As a Muslim by birth, who was raised in Islamic education systems from pre-elementary school to the postgraduate level, I can surely say that while these cases are shocking, they are the extreme logical consequences of what all Muslims have been taught regarding all non-Muslims, referred to as kafir or infidels.

While we are indoctrinated to believe that there is no salvation outside Islam, likewise we are taught that non-Muslims are different from us and also aim to put Muslims worldwide in misery. Their appearance as upstanding individuals, we are taught, masks their actual desire to conquer Islam and Muslims. Such teachings, also found in other faiths, must be immediately revised to reduce intolerance.

I can identify three categories for how Indonesian Muslims perceive their non-Muslims fellow citizens. The first is kafir-kafir, the lowest category, in which all non-Muslims are considered kafir from a theological perspective as well as at the nation-state level. Its followers believe that non-Muslims should not be allowed to be part of the state apparatus let alone become high-ranking public officials.

They shamelessly and aggressively campaign for this position, which conveniently feeds certain political interests.
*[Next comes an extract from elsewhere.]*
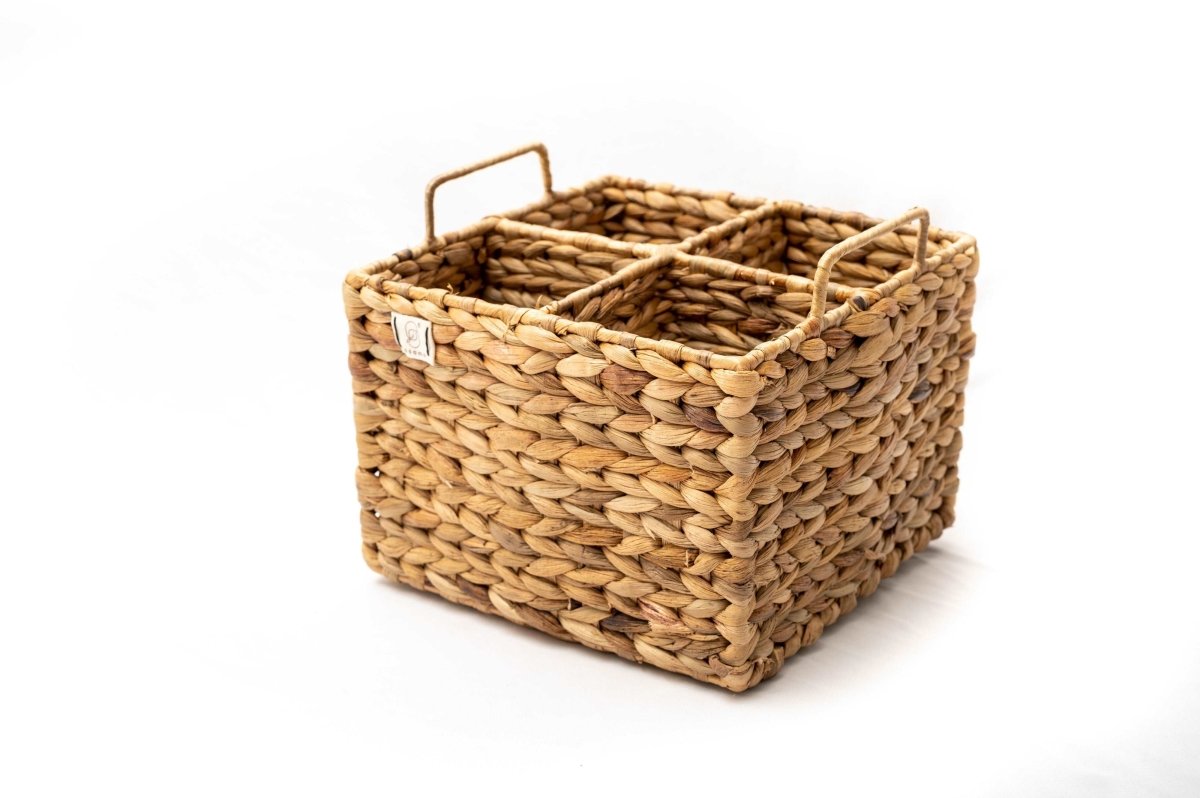 Wicker Bottle Caddy - Asama Enterprise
A 2016 survey by the Wahid Foundation showed that almost 60 percent of 1,520 respondents from 34 provinces abhorred people with certain identities, including non-Muslims.

Concerning this group, more than 92 percent of respondents said they should not be employed in state bodies, with more than 82 percent opposed to living in the same neighborhood.

The second term for non-Muslims is kafir muwathinun (citizen), which refers to non-Muslim citizens. In a historic decision at a recent national conference, Indonesia’s largest Islamic organization Nahdlatul Ulama (NU) agreed to use this term. Pre-election sectarian tensions contributed to this decision.